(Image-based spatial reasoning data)
********************

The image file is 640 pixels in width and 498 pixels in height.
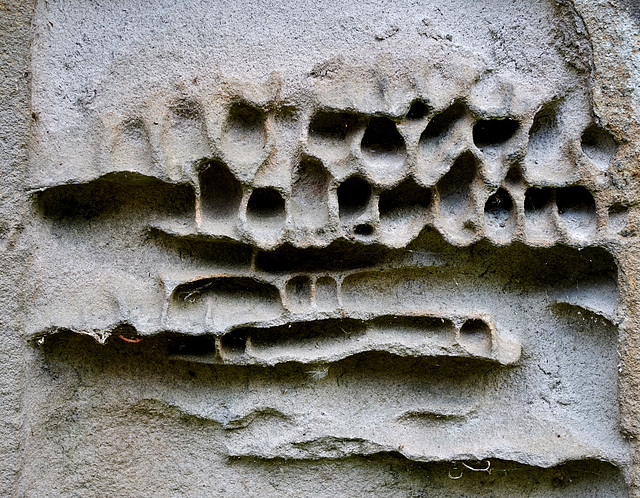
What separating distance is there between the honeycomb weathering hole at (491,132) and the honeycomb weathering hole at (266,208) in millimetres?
347

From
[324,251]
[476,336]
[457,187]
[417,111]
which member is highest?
[417,111]

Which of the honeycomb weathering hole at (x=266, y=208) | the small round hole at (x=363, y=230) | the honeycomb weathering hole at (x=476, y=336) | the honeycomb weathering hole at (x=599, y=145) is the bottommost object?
the honeycomb weathering hole at (x=476, y=336)

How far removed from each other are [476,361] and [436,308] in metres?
0.12

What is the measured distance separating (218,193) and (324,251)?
0.20m

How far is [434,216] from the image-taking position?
1.00m

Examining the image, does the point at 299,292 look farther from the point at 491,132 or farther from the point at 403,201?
the point at 491,132

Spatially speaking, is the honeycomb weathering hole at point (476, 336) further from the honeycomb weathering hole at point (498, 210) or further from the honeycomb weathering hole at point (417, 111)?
the honeycomb weathering hole at point (417, 111)

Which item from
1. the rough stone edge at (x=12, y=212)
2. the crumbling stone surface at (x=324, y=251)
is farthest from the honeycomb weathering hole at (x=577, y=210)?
the rough stone edge at (x=12, y=212)

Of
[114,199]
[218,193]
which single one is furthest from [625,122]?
[114,199]

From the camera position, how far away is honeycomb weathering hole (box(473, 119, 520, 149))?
39.7 inches

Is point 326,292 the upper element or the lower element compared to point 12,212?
lower

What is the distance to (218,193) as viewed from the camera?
1.02 metres

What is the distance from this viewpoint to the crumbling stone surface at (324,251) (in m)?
0.98

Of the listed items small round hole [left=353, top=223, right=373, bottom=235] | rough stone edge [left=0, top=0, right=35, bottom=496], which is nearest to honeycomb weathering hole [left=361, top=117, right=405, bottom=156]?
small round hole [left=353, top=223, right=373, bottom=235]
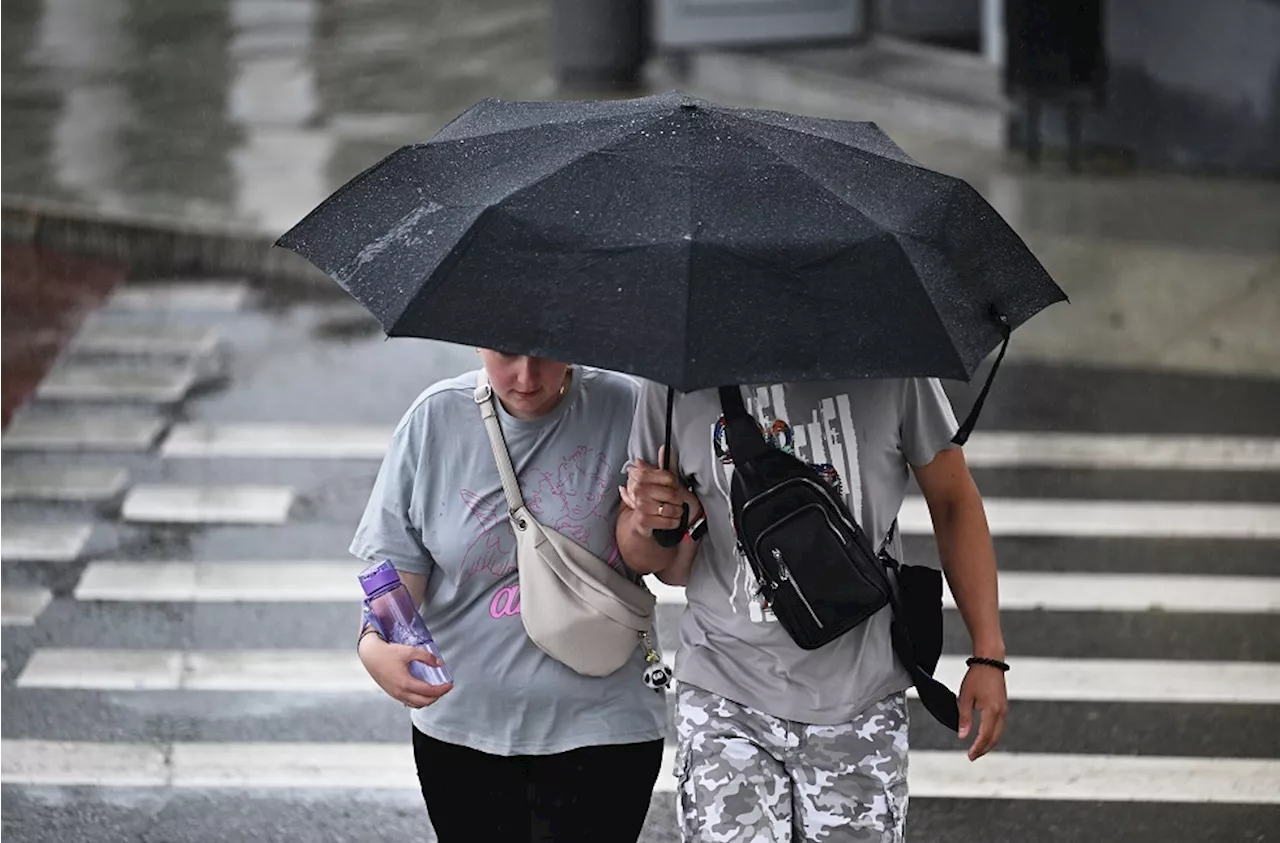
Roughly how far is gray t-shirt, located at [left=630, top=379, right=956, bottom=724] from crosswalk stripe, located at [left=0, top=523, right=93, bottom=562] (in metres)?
4.72

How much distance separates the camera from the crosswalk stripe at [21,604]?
24.2 feet

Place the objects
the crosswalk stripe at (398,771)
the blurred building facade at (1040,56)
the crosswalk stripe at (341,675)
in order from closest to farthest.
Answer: the crosswalk stripe at (398,771), the crosswalk stripe at (341,675), the blurred building facade at (1040,56)

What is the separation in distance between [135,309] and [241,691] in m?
4.82

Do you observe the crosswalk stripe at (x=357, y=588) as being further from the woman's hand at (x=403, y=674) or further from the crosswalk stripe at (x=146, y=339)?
the woman's hand at (x=403, y=674)

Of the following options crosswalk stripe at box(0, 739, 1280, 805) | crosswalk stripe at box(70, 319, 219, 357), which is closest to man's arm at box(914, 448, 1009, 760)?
crosswalk stripe at box(0, 739, 1280, 805)

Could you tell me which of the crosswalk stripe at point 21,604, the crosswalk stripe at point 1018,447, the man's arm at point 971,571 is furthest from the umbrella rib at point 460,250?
the crosswalk stripe at point 1018,447

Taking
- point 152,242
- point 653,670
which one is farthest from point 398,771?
point 152,242

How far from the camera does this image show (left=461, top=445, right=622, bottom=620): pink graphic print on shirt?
152 inches

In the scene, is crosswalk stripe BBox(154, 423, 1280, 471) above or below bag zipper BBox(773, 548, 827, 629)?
below

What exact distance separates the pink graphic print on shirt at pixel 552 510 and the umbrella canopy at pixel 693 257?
528 millimetres

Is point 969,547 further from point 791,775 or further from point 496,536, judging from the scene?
point 496,536

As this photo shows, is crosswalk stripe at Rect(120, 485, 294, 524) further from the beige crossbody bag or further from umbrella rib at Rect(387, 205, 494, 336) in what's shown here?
umbrella rib at Rect(387, 205, 494, 336)

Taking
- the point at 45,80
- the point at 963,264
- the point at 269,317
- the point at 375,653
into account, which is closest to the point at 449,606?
the point at 375,653

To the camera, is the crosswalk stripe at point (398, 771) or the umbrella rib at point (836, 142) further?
the crosswalk stripe at point (398, 771)
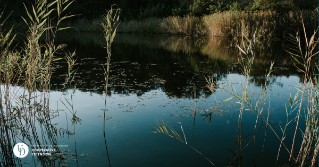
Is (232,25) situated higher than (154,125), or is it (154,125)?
(232,25)

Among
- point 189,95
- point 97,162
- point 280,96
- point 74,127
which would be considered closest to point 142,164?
point 97,162

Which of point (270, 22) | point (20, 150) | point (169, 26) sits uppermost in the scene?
point (169, 26)

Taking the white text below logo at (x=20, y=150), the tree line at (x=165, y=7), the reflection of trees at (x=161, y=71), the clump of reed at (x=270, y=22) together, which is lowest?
the white text below logo at (x=20, y=150)

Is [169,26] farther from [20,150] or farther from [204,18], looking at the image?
[20,150]

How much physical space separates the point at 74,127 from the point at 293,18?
1216cm

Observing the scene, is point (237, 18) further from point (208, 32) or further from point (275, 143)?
point (275, 143)

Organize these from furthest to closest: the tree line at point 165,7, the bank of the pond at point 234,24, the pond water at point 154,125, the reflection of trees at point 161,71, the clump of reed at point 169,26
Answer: the tree line at point 165,7
the clump of reed at point 169,26
the bank of the pond at point 234,24
the reflection of trees at point 161,71
the pond water at point 154,125

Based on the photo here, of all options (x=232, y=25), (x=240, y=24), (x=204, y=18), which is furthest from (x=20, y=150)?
(x=204, y=18)

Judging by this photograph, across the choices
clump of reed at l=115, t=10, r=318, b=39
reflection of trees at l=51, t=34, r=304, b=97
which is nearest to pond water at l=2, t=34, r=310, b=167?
reflection of trees at l=51, t=34, r=304, b=97

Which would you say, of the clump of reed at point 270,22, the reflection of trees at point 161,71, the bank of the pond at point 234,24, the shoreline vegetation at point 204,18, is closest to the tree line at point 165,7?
the shoreline vegetation at point 204,18

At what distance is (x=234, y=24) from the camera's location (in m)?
12.8

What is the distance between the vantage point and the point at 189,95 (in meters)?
4.07

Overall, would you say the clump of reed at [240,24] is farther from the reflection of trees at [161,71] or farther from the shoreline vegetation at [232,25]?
the reflection of trees at [161,71]

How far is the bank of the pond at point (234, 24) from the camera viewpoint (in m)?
12.1
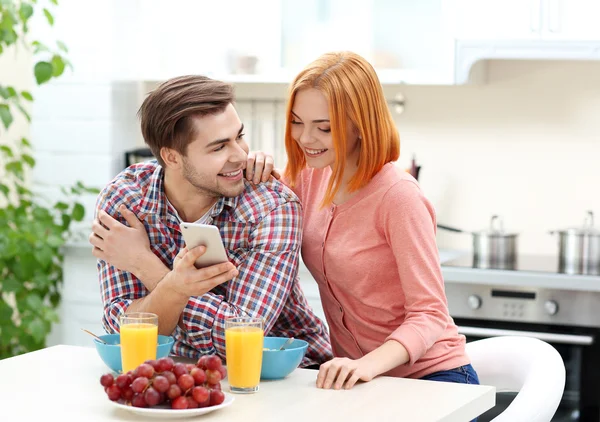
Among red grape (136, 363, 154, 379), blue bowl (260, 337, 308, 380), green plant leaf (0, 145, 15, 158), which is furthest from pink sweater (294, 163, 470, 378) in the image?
green plant leaf (0, 145, 15, 158)

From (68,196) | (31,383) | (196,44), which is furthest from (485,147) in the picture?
(31,383)

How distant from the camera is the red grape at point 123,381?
5.36 feet

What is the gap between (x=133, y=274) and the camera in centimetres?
216

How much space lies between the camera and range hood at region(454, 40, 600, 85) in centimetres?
346

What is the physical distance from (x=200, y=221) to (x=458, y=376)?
69cm

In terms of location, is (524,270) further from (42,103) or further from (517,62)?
(42,103)

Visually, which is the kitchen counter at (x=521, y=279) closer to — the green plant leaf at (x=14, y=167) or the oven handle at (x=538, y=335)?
the oven handle at (x=538, y=335)

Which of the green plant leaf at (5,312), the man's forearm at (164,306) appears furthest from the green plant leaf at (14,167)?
the man's forearm at (164,306)

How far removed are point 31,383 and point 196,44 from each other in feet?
8.20

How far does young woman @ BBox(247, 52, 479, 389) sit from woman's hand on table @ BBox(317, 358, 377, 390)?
0.42 ft

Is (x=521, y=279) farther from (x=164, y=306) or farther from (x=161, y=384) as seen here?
(x=161, y=384)

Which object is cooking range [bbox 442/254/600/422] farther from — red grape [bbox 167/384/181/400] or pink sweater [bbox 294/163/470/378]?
red grape [bbox 167/384/181/400]

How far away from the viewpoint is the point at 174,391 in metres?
1.61

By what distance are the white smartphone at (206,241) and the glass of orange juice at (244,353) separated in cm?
16
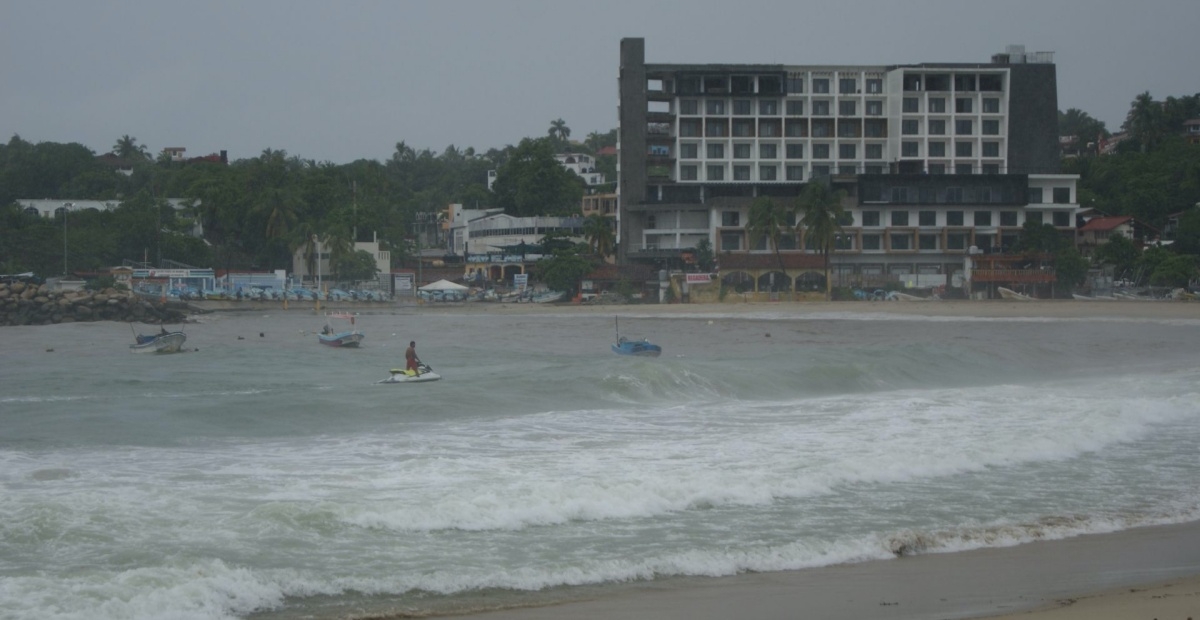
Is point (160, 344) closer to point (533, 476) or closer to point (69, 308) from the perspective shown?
point (69, 308)

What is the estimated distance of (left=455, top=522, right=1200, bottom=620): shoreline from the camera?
9336 mm

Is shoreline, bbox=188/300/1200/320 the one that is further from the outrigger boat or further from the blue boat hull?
the outrigger boat

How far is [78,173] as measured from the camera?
131 m

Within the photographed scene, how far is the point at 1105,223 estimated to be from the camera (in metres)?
88.8

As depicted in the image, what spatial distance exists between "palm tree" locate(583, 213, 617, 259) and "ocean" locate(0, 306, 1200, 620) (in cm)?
5983

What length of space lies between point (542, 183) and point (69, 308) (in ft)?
164

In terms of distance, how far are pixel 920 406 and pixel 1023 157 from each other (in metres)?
73.5

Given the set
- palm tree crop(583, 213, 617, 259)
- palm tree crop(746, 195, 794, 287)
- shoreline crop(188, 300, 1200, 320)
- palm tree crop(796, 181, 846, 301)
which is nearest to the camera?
shoreline crop(188, 300, 1200, 320)

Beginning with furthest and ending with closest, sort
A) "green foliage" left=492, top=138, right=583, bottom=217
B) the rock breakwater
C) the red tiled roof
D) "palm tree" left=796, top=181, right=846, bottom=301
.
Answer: "green foliage" left=492, top=138, right=583, bottom=217, the red tiled roof, "palm tree" left=796, top=181, right=846, bottom=301, the rock breakwater

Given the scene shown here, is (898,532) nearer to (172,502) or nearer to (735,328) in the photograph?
(172,502)

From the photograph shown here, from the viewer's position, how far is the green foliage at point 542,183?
108 metres

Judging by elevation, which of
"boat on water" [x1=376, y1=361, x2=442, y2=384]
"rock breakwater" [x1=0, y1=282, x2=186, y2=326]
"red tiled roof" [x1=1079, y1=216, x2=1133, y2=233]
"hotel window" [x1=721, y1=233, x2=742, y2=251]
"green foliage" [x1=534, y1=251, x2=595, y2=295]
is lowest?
"boat on water" [x1=376, y1=361, x2=442, y2=384]

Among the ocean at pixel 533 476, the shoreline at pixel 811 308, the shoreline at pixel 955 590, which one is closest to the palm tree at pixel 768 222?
the shoreline at pixel 811 308

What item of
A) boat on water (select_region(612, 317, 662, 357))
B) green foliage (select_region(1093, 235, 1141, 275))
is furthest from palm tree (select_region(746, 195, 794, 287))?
boat on water (select_region(612, 317, 662, 357))
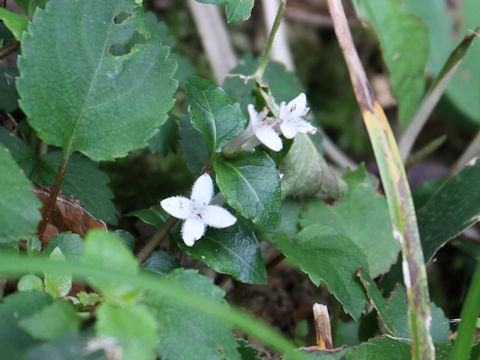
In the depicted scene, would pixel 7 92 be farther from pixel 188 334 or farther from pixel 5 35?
pixel 188 334

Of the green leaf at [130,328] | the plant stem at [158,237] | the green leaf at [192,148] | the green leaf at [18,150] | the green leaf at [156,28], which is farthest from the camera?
the green leaf at [156,28]

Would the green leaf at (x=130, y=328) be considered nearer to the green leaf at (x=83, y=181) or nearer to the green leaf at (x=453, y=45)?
the green leaf at (x=83, y=181)

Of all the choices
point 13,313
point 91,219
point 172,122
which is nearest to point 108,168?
point 172,122

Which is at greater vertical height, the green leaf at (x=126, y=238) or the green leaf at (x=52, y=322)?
the green leaf at (x=52, y=322)

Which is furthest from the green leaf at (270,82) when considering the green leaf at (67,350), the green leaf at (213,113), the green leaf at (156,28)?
the green leaf at (67,350)

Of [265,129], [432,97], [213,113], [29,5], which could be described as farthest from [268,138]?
[432,97]

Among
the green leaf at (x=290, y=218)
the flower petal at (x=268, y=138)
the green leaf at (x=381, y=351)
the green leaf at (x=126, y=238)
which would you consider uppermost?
the flower petal at (x=268, y=138)
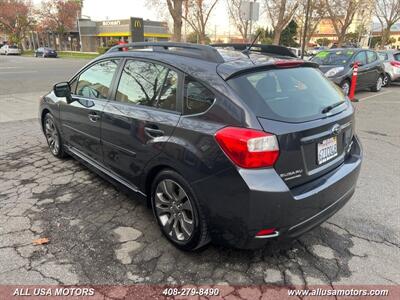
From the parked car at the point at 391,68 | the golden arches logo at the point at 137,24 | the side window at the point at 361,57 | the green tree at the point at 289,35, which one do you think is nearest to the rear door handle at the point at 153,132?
the side window at the point at 361,57

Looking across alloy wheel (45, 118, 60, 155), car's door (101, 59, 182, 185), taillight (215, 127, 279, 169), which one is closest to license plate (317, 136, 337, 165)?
taillight (215, 127, 279, 169)

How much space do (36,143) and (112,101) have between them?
309 cm

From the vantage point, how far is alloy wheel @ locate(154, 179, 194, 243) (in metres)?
2.70

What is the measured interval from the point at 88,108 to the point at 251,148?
2.24m

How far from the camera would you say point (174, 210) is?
2.82 m

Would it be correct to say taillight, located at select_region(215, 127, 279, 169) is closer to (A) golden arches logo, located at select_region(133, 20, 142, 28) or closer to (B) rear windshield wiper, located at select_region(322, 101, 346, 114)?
(B) rear windshield wiper, located at select_region(322, 101, 346, 114)

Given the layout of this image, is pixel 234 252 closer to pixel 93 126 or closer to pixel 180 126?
pixel 180 126

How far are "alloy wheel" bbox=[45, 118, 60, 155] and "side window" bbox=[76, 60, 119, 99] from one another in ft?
3.28

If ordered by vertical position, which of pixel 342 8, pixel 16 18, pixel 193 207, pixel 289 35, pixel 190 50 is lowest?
pixel 193 207

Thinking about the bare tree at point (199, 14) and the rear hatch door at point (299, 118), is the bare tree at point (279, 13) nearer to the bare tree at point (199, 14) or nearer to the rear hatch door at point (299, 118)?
the bare tree at point (199, 14)

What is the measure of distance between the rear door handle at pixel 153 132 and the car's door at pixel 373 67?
11104mm

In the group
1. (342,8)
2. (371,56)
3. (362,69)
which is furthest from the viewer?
(342,8)

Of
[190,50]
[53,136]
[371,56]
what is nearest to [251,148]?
[190,50]

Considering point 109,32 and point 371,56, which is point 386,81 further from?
point 109,32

********************

* **Exercise goal**:
Go back to the data above and please quote exactly, and only, the lines from the line with "Thinking about the" through its last line.

* **Task solution**:
Thinking about the bare tree at point (199, 14) and the rear hatch door at point (299, 118), is the bare tree at point (279, 13) nearer to the bare tree at point (199, 14) or nearer to the rear hatch door at point (299, 118)?
the bare tree at point (199, 14)

What is the measure of distance between the rear door handle at pixel 153 132 and the car's door at pixel 373 67?
11104mm

In the group
1. (342,8)
2. (371,56)
3. (362,69)
which is furthest from the viewer?
(342,8)

Of
[190,50]
[53,136]
[371,56]
what is nearest to [251,148]?
[190,50]

Considering point 109,32 and point 371,56, which is point 386,81 further from?
point 109,32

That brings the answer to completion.